Claro que alguien, reacio a cumplir con sus obligaciones, puede tener la tentación de ir a una repetición de elecciones, sin duda la opción catastrófica para España
Construir bloques es siempre una pésima idea para los intereses de un país. No traen más que división cainita y desafección ciudadana, harta la población de que sus problemas no se afronten y de que sus inquietudes solo sirvan para alimentar la retórica de los partidos políticos. Claro que alguien, reacio a cumplir con sus obligaciones, puede tener la tentación de ir a una repetición de elecciones, sin duda la opción catastrófica para España, incapaz de elaborar en el plazo legal los presupuestos generales del estado, ni de tener ninguna política valiosa para todos. Mientras las hipotecas crecientes se han de pagar todos los meses, como se han de pagar todos los días los alimentos que los españoles compramos en los supermercados a precio disparado. Una repetición de elecciones sería un supuesto de irresponsabilidad máxima, como para que los españoles saquemos una tarjeta roja, en forma de desafección insuperable, a políticos tan incapaces de hacer sus deberes y ponerse de acuerdo.
El papel de Vox
Merece un comentario el papel de la extrema derecha –Vox– en España. La política estrafalaria de sus dirigentes, su desprecio a la bandera LGTBI -¿por qué no dejan de una vez que la gente viva y quiera como le parezca?-, su negativa a aceptar la indiscutible violencia machista, su negacionismo del cambio climático y tantas conductas atrabiliarias más, ha conseguido movilizar el voto desmovilizado de la izquierda. Recuerdan, ahora que nos dejó en campaña aquel genio llamado Francisco Ibáñez, a uno de sus personajes, “Rompetechos”, siempre capaz de perpetrar los máximos disparates por causa de su infinita torpeza.
Esta extrema derecha trumpista es un disparate que el PP no ha sabido gestionar en el guirigay de sus pactos autonómicos postelectorales.
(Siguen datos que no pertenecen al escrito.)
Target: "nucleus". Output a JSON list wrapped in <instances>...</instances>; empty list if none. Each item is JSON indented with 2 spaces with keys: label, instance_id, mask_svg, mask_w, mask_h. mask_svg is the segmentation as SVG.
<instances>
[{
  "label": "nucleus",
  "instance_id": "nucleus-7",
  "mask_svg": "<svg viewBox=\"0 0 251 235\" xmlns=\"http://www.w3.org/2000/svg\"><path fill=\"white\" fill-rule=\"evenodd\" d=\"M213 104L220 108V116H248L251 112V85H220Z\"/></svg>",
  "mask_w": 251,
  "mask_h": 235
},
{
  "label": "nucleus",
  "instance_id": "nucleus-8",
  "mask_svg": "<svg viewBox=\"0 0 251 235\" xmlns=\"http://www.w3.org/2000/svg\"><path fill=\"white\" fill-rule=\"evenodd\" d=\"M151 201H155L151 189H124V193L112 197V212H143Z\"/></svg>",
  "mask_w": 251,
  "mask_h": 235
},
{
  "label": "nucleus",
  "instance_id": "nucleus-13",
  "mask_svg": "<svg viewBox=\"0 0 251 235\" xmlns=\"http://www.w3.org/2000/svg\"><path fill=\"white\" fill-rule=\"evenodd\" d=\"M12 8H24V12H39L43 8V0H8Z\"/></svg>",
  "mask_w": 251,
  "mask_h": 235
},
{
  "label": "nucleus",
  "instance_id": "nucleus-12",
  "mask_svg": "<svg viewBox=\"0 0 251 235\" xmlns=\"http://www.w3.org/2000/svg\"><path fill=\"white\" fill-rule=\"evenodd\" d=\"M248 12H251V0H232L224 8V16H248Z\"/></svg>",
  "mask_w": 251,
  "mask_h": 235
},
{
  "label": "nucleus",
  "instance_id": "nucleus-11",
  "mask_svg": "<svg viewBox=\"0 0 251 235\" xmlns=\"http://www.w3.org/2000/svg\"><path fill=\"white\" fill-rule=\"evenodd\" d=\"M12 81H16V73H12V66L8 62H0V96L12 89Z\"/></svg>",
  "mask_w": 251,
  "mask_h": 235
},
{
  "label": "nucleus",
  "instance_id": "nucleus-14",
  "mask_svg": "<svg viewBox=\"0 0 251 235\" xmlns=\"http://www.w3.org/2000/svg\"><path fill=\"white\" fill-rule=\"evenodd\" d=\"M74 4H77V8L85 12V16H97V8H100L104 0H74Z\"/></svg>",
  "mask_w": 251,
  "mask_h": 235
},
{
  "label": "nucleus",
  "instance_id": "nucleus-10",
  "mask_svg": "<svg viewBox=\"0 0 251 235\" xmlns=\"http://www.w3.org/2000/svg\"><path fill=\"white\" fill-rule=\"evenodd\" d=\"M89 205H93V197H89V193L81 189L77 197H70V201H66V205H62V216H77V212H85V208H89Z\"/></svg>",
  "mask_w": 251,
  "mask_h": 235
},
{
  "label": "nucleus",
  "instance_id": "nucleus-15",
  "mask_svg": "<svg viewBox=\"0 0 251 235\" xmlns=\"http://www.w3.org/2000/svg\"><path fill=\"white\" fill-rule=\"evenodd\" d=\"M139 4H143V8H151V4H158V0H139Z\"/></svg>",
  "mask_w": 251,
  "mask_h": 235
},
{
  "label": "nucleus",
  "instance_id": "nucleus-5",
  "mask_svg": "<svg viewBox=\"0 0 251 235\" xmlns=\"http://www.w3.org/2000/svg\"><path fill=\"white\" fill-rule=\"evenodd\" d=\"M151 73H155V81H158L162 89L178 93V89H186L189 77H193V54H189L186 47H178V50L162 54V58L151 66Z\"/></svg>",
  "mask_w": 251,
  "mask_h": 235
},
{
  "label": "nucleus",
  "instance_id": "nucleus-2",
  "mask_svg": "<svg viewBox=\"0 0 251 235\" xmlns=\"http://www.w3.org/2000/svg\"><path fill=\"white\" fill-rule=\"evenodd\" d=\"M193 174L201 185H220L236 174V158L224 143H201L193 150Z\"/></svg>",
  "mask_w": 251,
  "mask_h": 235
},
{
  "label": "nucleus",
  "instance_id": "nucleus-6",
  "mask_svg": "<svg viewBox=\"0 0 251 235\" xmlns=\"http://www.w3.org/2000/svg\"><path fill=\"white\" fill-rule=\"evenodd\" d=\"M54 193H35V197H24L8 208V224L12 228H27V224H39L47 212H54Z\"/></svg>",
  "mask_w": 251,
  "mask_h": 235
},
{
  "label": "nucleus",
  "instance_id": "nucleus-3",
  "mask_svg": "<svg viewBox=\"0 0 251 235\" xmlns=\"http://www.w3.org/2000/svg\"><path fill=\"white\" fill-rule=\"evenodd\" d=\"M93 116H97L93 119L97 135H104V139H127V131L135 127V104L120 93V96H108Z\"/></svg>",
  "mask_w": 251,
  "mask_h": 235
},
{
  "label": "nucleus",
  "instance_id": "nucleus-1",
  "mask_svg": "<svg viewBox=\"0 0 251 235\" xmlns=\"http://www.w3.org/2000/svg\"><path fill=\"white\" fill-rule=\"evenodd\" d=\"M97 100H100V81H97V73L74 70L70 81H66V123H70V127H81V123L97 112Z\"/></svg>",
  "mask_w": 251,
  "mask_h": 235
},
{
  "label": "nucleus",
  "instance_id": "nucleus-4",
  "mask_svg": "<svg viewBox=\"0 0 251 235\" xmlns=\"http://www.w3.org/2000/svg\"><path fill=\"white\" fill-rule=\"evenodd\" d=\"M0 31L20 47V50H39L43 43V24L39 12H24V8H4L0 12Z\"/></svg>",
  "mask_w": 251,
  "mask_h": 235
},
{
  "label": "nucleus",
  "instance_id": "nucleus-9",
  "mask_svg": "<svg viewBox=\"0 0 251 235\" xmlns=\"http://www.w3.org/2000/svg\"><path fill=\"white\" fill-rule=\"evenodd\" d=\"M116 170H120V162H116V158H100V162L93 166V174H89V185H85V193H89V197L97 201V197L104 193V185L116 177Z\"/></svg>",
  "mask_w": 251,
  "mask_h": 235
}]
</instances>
Un disparate con el que no ha sabido lidiar. Y así, el PP deberá aprender que igual que existen desde hace cien años dos izquierdas irreconciliables –la izquierda democrática y la izquierda comunista–, existen dos derechas irreconciliables, la derecha democrática frente a la extrema derecha. Ay de quien no entienda esa lección, pues las leyes de la historia, a plazo, no perdonan a quienes pretenden transgredirlas, se trate de dirigentes de izquierda o de derecha. Y si no entiende esa lección el Partido Popular, no ganará unas elecciones en disposición de gobernar por sí solo. Seguiremos siendo el país donde se hace la peor política, la de los bloques, destinada a cavar trincheras entre los españoles, a agrandar la discordia.
Esperemos que el verano nos traiga sentido común y una aproximación real a lo que dictaron las urnas el pasado 23 de julio. O ponerse de acuerdo, o bloques nefastos.
Entretanto, para todos aquellos que están a la espera de disfrutar de sus merecidas vacaciones, desearles que no se calienten más la cabeza con los resultados electorales. Esto va para largo, cualquier giro de guion puede suceder. Porque Feijóo y Sánchez tienen todo, el voto de la aplastante mayoría de los españoles, para ponerse de acuerdo a la hora de gobernar.